Copy out the lines of the material below word for word, starting with the line that contains "Which one is at" and going on through the final line of the material.
━━━
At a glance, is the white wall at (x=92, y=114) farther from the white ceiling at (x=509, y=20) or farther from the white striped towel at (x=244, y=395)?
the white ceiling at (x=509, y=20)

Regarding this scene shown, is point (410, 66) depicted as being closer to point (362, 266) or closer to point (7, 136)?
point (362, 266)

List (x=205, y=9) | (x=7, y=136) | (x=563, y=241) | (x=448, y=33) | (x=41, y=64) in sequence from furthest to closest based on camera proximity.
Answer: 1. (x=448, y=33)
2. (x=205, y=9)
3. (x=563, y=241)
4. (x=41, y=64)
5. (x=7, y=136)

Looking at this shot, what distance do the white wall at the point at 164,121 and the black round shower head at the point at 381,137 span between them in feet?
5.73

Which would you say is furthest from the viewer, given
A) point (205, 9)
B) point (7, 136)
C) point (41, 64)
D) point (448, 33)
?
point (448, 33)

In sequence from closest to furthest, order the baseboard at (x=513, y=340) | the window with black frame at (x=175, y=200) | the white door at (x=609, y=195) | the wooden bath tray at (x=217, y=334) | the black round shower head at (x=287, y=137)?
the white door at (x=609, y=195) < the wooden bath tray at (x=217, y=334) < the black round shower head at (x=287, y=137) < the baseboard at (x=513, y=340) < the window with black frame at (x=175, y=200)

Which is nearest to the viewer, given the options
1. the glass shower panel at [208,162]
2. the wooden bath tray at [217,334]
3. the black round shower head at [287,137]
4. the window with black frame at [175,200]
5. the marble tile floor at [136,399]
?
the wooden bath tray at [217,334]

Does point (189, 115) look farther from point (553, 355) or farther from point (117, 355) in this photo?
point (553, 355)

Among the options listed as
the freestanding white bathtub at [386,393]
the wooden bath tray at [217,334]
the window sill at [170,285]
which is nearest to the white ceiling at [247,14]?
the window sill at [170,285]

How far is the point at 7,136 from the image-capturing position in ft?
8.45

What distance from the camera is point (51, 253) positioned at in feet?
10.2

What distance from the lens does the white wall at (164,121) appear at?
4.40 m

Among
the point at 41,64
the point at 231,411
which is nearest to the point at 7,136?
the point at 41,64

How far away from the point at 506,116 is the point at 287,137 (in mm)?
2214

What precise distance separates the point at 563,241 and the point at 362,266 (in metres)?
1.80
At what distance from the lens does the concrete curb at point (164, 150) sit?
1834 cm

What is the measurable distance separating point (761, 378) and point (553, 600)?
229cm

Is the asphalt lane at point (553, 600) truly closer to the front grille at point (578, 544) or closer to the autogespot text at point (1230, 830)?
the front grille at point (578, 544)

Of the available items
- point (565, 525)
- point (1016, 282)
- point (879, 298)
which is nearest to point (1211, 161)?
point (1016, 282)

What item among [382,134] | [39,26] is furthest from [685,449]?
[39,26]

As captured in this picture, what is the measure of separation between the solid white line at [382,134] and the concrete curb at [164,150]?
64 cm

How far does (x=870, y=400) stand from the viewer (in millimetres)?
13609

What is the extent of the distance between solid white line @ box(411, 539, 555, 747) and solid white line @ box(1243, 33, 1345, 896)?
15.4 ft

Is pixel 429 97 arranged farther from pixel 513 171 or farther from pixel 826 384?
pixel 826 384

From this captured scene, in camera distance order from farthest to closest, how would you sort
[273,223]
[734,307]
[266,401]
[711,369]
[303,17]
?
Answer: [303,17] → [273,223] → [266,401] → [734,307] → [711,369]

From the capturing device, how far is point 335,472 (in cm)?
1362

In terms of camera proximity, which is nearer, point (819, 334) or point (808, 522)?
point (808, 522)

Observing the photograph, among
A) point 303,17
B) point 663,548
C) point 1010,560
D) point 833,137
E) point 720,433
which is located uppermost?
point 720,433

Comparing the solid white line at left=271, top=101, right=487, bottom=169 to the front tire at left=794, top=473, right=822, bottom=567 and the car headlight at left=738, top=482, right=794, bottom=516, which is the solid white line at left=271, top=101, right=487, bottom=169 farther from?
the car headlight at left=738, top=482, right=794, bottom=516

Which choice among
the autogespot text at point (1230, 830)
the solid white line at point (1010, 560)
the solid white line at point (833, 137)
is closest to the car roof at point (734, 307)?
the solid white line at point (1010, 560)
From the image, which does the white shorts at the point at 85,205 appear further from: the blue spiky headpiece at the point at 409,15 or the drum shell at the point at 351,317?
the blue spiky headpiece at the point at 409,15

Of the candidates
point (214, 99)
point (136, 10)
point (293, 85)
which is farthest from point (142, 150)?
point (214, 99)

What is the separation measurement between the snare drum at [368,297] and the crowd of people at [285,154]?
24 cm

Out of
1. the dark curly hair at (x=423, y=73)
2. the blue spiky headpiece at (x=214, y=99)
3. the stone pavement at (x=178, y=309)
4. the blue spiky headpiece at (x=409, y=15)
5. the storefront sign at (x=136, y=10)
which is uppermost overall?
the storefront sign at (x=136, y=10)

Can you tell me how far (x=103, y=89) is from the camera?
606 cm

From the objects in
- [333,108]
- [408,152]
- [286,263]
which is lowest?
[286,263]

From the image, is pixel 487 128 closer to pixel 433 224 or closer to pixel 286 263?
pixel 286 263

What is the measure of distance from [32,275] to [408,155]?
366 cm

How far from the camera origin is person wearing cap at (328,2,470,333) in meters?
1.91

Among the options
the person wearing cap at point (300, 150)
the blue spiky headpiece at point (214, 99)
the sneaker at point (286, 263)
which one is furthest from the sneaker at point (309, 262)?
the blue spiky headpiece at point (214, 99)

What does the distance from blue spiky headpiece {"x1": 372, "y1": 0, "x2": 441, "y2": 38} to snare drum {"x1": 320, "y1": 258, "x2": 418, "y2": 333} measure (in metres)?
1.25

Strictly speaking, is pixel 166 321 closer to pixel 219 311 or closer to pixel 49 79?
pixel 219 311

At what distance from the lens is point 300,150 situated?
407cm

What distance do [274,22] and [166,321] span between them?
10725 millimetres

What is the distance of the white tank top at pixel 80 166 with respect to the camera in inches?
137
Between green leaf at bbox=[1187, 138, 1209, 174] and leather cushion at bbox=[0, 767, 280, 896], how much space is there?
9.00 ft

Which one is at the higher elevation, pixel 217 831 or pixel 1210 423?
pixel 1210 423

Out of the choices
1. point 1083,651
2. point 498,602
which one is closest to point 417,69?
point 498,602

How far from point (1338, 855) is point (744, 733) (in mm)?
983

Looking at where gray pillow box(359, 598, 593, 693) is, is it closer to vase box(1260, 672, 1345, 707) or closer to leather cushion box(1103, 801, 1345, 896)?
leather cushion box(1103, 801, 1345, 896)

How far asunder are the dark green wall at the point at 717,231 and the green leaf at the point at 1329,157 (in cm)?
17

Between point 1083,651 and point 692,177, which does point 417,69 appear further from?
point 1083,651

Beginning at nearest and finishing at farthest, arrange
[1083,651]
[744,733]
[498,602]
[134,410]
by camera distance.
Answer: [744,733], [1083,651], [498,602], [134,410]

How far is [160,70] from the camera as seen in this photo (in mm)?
━━━
Response to this exercise -
Which one is at the higher elevation, pixel 217 831 or pixel 1210 423?
pixel 1210 423

Out of the choices
1. point 1083,651
2. point 498,602
which one is closest to point 417,69?
point 498,602

How far from point (1338, 855) is point (744, 733) (in mm)?
983

Looking at where gray pillow box(359, 598, 593, 693) is, is it closer to vase box(1260, 672, 1345, 707) or closer to leather cushion box(1103, 801, 1345, 896)?
leather cushion box(1103, 801, 1345, 896)

How far asunder are the dark green wall at the point at 717,231 and the green leaf at the point at 1329,157 (in cm)?
17

Between point 1083,651 and point 692,177, which does point 417,69 appear further from?
point 1083,651

Beginning at nearest and finishing at farthest, arrange
[1083,651]
[744,733]
[498,602]
[134,410]
by camera distance.
Answer: [744,733], [1083,651], [498,602], [134,410]

How far is [160,70] from the camera as seen in this photo (in mm)?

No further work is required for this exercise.